-- Records provided follows --

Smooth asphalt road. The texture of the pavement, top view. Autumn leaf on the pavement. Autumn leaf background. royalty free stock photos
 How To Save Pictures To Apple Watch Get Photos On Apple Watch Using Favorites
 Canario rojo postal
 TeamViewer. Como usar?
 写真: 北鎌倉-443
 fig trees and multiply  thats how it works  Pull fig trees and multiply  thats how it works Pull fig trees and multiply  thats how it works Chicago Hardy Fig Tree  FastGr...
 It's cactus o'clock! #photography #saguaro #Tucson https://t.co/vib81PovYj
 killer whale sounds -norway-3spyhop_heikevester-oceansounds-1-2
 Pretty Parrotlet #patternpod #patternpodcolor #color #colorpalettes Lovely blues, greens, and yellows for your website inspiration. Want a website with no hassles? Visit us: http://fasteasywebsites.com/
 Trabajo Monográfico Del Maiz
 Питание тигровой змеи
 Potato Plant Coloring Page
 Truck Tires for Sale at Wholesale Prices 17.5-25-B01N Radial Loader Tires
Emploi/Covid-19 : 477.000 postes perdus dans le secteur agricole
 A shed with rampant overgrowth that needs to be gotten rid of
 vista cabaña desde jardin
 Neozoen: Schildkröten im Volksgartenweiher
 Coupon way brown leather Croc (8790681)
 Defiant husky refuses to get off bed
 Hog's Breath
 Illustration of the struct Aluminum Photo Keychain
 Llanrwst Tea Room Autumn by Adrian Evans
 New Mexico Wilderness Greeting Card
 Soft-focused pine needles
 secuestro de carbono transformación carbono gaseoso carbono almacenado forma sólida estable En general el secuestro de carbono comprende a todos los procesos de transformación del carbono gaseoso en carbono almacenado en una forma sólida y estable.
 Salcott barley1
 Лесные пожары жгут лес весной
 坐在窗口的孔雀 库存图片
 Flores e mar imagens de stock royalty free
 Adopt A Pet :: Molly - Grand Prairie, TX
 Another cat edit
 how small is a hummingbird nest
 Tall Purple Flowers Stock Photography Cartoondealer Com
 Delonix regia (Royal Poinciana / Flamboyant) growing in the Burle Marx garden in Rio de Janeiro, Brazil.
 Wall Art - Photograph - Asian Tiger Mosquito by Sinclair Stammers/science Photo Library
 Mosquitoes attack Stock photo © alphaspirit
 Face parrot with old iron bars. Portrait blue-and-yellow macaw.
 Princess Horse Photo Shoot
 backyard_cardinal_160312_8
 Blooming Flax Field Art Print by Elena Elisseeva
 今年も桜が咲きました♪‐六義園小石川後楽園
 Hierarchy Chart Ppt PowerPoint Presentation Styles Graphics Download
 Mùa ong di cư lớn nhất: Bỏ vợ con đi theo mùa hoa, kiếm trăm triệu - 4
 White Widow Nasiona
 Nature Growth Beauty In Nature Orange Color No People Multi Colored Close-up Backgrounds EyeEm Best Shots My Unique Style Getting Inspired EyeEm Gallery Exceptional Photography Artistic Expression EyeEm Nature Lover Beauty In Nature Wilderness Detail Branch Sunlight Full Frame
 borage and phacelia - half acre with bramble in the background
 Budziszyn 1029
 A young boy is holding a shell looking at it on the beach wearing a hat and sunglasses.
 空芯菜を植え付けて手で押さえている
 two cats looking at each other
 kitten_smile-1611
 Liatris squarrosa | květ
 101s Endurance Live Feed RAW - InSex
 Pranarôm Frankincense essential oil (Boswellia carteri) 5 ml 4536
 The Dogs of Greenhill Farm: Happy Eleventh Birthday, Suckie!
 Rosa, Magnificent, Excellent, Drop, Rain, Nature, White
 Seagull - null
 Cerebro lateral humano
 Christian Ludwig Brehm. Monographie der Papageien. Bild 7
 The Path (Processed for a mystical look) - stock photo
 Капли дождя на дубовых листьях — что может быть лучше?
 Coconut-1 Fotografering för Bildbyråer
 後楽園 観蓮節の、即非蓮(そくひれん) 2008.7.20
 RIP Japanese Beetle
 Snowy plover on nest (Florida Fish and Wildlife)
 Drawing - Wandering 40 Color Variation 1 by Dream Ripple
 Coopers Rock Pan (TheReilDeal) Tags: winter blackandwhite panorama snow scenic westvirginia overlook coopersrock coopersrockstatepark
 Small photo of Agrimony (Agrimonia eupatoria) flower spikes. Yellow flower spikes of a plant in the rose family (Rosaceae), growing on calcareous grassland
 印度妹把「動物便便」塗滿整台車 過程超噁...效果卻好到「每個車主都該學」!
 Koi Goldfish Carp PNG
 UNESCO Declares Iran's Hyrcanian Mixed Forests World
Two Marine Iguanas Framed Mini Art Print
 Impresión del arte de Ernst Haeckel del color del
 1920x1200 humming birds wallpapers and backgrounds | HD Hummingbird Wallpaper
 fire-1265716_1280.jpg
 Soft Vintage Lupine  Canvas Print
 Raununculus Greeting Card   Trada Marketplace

-- Records provided concluded --

• [How to complete this task] Please write out, exactly as they appear above, only the lines in the stretch from the line with "The Path (Processed" through the line with "Koi Goldfish Carp PNG".

• [Task response]
 The Path (Processed for a mystical look) - stock photo
 Капли дождя на дубовых листьях — что может быть лучше?
 Coconut-1 Fotografering för Bildbyråer
 後楽園 観蓮節の、即非蓮(そくひれん) 2008.7.20
 RIP Japanese Beetle
 Snowy plover on nest (Florida Fish and Wildlife)
 Drawing - Wandering 40 Color Variation 1 by Dream Ripple
 Coopers Rock Pan (TheReilDeal) Tags: winter blackandwhite panorama snow scenic westvirginia overlook coopersrock coopersrockstatepark
 Small photo of Agrimony (Agrimonia eupatoria) flower spikes. Yellow flower spikes of a plant in the rose family (Rosaceae), growing on calcareous grassland
 印度妹把「動物便便」塗滿整台車 過程超噁...效果卻好到「每個車主都該學」!
 Koi Goldfish Carp PNG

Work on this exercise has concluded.